5) The fifth patch switches the names of the MMA instructions to use the dense
math equivalent name if -mcpu=future.

6) The sixth patch enables using the full 1,024-bit DMRs.  Right now, all you
can do with DMRs is move a VSX register to a DMR register, and to move a DMR
register to a VSX register.  [As I mentioned above, at the moment, this patch
is problematical as is]

7) The seventh patch is not DMR related.  It adds support for variants of the
load/store vector with length instruction that may be added in future PowerPC
processors.  These variants eliminate having to shift the byte length left by
56 bits.

8) The eighth patch is also not DMR related.  It adds support for a saturating
subtract operation that may be added to future PowerPC processors.
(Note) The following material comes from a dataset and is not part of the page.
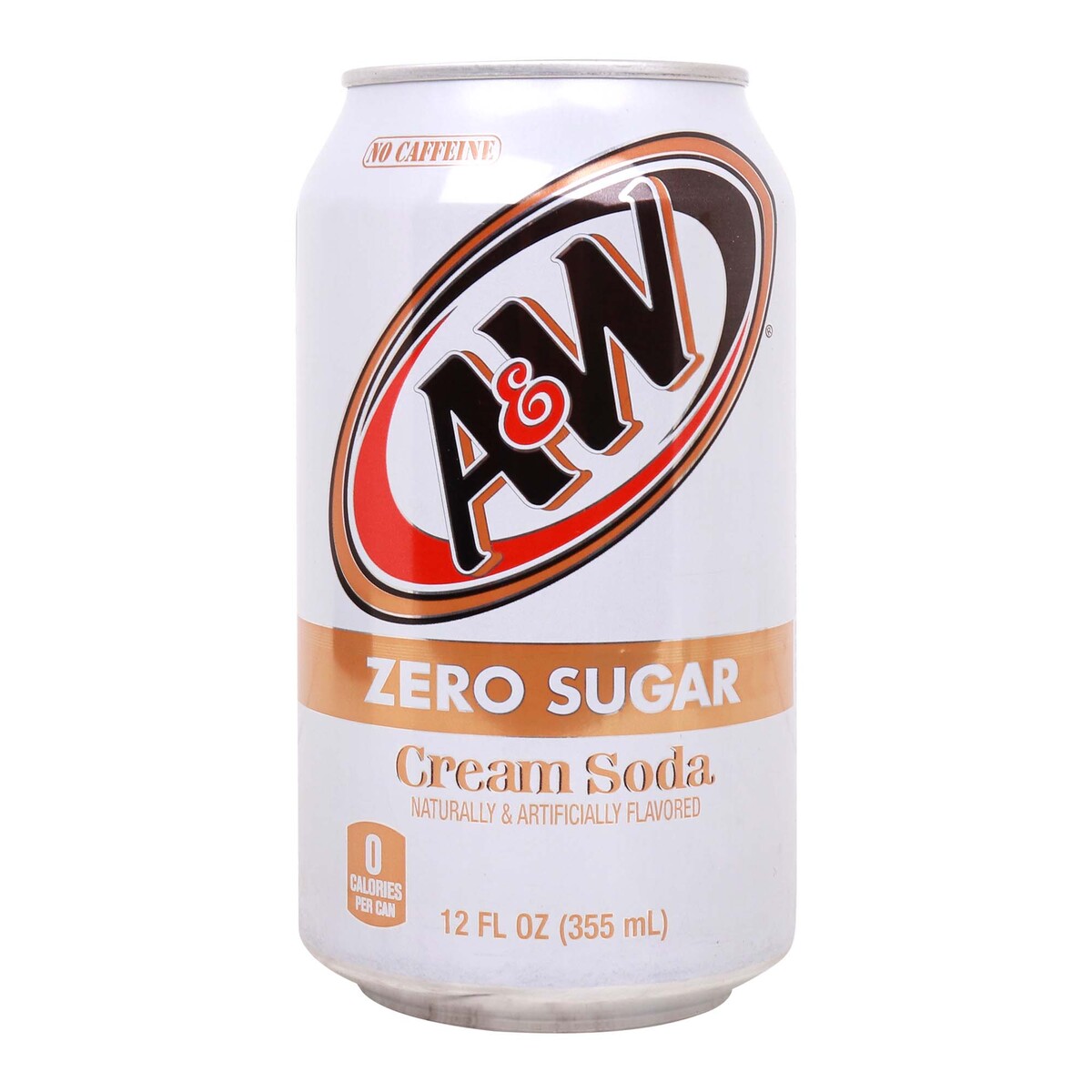 A&W Zero Sugar Cream Soda 355 ml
In terms of changes, we now use the wD constraint for accumulators.  If you
compile with -mcpu=power10, the wD constraint will match the equivalent VSX
register (0..31) that overlaps with the accumulator.  If you compile with
-mcpu=future, the wD constraint will match the DMR register and not the FPR
register.

This patch also modifies the print_operand %A output modifier to print out DMR
register numbers if -mcpu=future, and continue to print out the FPR register
number divided by 4 for -mcpu=power10.

In general, if you only use the built-in functions, things work between the two
systems.  If you use extended asm, you will likely need to modify the code.
Going forward, hopefully if you modify your code to use the wD constraint and
%A output modifier, you can write code that switches more easily between the
two systems.

Again, these are preliminary patches for a potential future machine.  Things
will likely change in terms of implementation and usage over time.